Dr Chinmay Kulkarni, Psychiatrist, sees it as a trend. “A few years back surrogate pregnancy was becoming a trend in celebrity circles before it was banned by the government. We can call something 'a change in societal thinking' if a sufficiently large number of the population changes its opinion about something.

Change in societal thinking is happening in the case of premarital sex. The next step will be live-in relationships and children out of wedlock will come after it.
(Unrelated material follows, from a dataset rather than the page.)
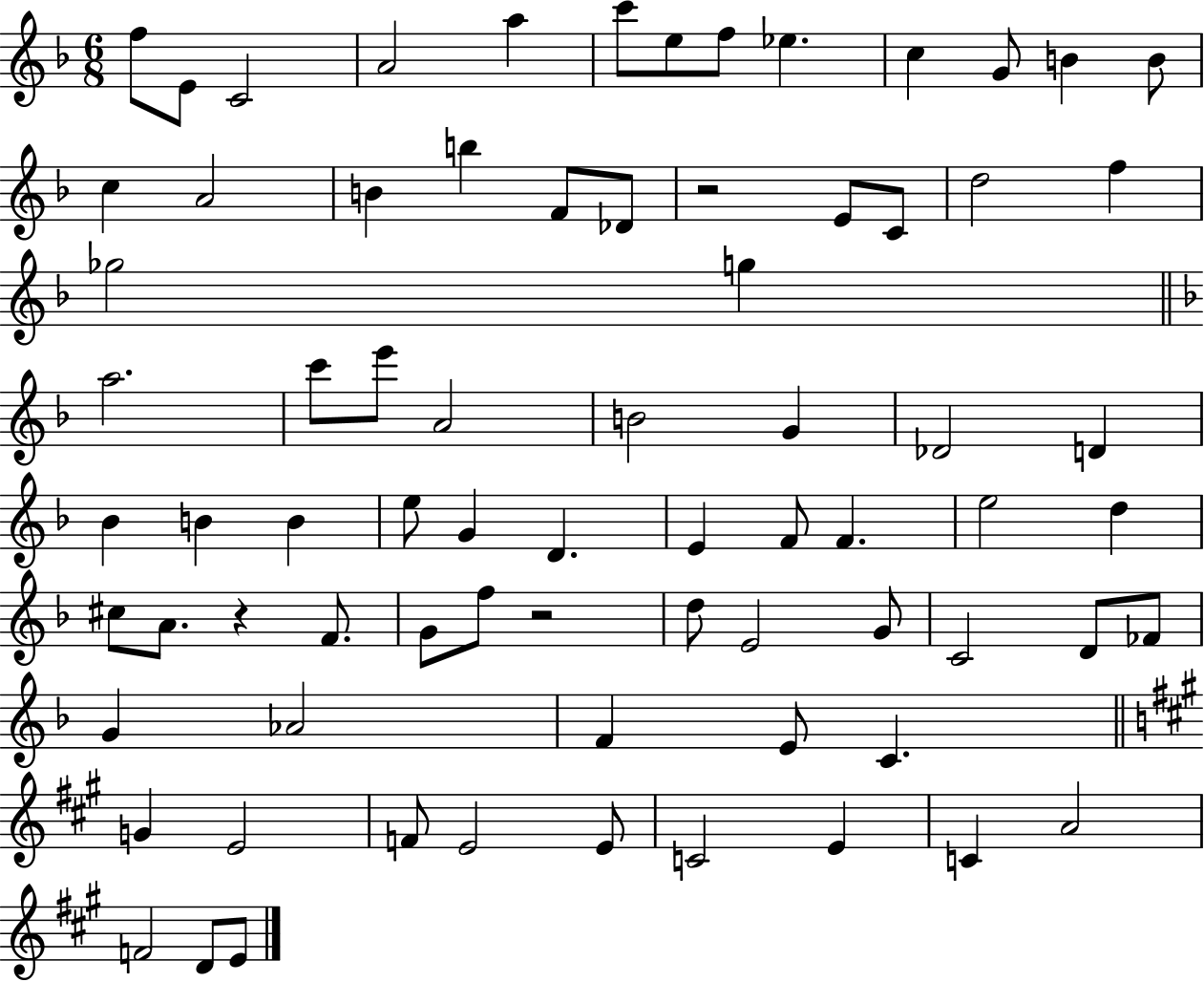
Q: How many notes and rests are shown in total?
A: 75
At present, the majority of people still want to have children after they are married and would find this idea unacceptable,” he points out.

Practicality plays a big part in this decision. “Currently having children out of wedlock is only limited to the privileged as it is difficult to provide good education, good nutrition, good future for the child for a middle class or lower-middle-class single parent,” reminds Dr Chinmay.

In India’s fairly conservative society, it is very likely that the child will be subject to taunts and comments by the other children or their parents. “While it helps them ‘toughen up;, it certainly is known to leave a mark on the child’s psyche,” declares Dr Chavda.

There is also the possibility of the parents choosing to go their separate ways. “Having a child outside wedlock can put undue pressure on one partner if the other partner chooses to break up. If both the partners decide to not take responsibility for the child then the child can go through a traumatic childhood. This may happen as there is no legal framework as well as governmental support for such children,” avers Dr Chinmay.

Avoiding pitfalls

Yet there is no reason to prophesy doom and many pitfalls can be avoided. Dr Chinmay advices couples to decide who will take responsibility for the child if any of the partners decide to separate in the future.

“Financial independence of both partners is advisable as a legal framework for such an arrangement is not present. It will be better if families of both the partners accept such an arrangement as, if families sever ties with the partners as they find such a child unacceptable and if the partners separate, then the partner who has a child may go through a lot of stress.”

Dr Kersi believes if one or both of the parents have a more sentimental view of marriage, the lack of it may signify a lesser commitment, and they may be more likely to separate.

“Financial obligations may become an issue ... disputes over this can cause schisms in relationships. Custody issues, both legal and physical, often arise if the relationship does not work out or if there is no agreement on the arrangements.

Disputes over a parents lifestyle and how this may affect the child, the ability of a parent to care for the child or grandparent visitation occur. One must remember that if parents are choosing to have children out of wedlock to avoid financial or legal entanglements, they are mistaken.”

Actress Neena Gupta, who chose to have her child out of wedlock back in 1989, feels it is still hard to do so in today's times. “Nothing much has changed... The majority is the same. It is very tough and it is not fair on the child.”

Yet, as more and more couples seem to embrace and thrive under this structure, the bottom-line is non-negotiable. As Dr Chavda tells it, “In the end, creating a loving environment for the new child is of utmost importance.”